_Prompt_.
Lines from the top of the entries down to the line with "const locale = window.navigator.language.toLowerCase();" must be set down exactly as they stand, with both ends retained.

Start of Supplied entries

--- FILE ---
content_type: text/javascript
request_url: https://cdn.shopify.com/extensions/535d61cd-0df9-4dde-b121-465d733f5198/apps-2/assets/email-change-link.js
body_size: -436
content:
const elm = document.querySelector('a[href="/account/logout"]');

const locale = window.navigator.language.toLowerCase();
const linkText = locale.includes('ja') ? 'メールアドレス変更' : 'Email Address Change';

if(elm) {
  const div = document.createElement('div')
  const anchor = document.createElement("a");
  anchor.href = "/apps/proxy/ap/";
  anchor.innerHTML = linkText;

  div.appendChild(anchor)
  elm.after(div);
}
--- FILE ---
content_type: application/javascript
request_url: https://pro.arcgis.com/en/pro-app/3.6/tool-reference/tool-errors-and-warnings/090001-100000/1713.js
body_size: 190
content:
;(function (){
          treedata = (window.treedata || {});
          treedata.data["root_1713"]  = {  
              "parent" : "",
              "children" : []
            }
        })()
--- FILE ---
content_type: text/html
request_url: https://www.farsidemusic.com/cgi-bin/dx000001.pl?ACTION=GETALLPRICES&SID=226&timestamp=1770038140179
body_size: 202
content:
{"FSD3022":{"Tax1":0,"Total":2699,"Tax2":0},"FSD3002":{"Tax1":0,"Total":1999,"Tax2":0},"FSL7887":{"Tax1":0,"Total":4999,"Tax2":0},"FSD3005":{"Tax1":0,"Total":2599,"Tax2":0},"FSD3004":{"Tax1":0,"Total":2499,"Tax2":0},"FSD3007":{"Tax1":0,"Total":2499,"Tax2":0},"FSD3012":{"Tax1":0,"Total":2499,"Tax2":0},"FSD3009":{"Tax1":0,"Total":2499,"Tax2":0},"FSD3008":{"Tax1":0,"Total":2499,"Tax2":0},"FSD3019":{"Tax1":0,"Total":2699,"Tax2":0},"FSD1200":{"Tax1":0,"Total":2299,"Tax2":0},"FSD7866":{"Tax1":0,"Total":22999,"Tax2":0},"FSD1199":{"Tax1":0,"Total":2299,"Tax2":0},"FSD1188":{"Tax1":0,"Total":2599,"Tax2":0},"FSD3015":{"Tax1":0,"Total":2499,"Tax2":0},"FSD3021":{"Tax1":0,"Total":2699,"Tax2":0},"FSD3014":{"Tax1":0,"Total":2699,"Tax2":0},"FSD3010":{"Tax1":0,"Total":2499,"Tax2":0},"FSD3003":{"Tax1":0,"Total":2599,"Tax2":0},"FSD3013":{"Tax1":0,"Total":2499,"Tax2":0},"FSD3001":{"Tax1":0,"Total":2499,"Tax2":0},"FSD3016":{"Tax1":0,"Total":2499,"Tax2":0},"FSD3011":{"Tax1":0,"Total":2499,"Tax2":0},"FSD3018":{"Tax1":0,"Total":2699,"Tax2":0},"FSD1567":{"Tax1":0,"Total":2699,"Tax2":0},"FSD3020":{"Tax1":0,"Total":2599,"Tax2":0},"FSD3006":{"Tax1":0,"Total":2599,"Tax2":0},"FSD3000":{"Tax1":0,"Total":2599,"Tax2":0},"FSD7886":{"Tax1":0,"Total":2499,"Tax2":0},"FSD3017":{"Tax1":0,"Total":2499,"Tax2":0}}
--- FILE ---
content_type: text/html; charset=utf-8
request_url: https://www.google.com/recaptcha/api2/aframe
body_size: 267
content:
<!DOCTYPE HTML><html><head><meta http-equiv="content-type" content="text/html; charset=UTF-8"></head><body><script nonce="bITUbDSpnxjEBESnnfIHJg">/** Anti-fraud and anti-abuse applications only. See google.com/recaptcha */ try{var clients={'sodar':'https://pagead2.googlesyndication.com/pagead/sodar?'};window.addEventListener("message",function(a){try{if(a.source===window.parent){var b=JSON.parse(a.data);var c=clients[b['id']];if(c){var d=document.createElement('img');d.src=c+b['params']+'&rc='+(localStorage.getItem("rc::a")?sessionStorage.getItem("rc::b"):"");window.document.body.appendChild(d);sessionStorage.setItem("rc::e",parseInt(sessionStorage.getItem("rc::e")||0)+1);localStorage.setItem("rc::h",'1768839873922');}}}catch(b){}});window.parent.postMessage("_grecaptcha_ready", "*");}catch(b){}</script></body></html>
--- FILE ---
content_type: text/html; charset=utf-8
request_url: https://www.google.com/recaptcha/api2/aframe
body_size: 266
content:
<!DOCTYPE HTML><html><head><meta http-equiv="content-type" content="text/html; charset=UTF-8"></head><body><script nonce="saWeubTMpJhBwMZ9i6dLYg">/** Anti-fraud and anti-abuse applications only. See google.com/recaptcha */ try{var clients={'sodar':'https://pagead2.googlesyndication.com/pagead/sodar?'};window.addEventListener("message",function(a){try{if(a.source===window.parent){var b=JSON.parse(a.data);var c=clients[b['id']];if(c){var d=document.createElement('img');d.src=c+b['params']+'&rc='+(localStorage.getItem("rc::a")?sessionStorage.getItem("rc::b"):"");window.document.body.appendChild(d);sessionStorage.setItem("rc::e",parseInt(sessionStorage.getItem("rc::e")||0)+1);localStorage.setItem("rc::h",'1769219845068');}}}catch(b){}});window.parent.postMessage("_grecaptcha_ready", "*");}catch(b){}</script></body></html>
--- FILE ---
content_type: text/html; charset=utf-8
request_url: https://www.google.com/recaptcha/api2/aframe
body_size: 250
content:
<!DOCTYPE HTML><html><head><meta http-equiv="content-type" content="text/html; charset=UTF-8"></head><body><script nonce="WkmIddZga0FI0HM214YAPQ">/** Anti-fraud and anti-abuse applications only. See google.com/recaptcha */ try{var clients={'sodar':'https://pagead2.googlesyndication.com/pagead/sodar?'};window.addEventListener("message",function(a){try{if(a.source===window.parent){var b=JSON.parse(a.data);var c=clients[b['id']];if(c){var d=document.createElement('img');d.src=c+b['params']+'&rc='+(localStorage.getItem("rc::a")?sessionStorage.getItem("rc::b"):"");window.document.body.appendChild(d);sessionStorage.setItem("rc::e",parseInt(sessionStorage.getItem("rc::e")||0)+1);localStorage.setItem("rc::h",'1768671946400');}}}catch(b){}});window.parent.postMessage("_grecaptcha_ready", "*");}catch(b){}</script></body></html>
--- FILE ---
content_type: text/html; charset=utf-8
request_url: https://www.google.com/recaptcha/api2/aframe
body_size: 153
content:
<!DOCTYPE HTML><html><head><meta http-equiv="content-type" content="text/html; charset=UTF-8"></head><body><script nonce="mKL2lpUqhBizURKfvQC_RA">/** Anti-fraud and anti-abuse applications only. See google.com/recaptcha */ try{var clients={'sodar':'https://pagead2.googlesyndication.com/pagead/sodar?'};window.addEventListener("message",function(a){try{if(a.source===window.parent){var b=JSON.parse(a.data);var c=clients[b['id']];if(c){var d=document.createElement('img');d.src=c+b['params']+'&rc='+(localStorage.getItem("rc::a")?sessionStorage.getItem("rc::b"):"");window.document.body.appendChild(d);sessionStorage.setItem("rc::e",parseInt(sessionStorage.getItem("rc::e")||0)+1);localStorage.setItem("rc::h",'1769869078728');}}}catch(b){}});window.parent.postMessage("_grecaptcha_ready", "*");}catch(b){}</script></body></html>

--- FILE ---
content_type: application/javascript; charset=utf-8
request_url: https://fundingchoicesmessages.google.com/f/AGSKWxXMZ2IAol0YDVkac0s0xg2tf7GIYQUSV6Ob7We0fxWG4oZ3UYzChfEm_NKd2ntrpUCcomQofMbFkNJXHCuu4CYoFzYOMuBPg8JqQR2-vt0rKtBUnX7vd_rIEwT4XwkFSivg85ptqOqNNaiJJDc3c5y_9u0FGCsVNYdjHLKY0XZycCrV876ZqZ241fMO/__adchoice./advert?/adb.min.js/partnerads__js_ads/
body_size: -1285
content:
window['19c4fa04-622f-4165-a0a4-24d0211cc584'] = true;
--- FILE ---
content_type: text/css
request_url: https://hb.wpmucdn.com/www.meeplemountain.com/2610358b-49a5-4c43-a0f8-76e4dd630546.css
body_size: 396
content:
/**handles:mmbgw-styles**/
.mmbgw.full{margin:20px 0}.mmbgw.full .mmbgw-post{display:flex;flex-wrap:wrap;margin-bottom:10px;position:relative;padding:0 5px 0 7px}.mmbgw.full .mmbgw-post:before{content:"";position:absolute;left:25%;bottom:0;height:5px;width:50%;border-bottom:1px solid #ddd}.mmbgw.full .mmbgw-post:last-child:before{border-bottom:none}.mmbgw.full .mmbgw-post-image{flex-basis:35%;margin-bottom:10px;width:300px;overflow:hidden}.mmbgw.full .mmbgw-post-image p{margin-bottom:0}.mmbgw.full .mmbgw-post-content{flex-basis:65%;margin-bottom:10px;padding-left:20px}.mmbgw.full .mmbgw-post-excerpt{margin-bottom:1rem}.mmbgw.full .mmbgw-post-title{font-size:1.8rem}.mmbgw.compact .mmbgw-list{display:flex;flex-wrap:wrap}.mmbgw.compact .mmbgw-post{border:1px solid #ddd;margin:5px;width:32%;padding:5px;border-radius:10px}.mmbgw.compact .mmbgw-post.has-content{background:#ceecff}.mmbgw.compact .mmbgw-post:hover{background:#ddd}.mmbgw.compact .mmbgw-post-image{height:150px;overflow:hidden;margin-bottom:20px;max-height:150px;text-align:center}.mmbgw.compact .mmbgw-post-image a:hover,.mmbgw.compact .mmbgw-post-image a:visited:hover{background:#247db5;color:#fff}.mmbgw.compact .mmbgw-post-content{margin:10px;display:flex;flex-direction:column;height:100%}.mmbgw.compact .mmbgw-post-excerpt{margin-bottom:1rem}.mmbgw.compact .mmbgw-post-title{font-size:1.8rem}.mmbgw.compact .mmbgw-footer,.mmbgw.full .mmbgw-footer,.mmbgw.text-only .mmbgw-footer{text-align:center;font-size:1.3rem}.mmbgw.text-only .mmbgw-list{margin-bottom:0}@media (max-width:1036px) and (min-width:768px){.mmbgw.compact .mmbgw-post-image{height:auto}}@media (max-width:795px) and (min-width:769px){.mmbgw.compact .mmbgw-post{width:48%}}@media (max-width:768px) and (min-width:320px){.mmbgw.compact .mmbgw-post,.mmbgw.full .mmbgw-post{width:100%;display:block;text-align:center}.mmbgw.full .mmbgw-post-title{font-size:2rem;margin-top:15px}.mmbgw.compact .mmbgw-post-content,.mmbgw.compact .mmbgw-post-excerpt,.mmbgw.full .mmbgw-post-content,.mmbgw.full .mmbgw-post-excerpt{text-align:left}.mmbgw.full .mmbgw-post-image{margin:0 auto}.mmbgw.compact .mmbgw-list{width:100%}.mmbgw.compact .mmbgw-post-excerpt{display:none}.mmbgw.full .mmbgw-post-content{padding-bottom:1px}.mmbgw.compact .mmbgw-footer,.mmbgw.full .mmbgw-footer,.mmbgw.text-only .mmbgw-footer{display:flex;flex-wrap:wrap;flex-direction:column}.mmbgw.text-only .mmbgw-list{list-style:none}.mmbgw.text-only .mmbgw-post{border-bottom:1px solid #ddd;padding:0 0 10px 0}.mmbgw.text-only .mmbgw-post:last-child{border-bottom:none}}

End of Supplied entries

_Reply_.
--- FILE ---
content_type: text/javascript
request_url: https://cdn.shopify.com/extensions/535d61cd-0df9-4dde-b121-465d733f5198/apps-2/assets/email-change-link.js
body_size: -436
content:
const elm = document.querySelector('a[href="/account/logout"]');

const locale = window.navigator.language.toLowerCase();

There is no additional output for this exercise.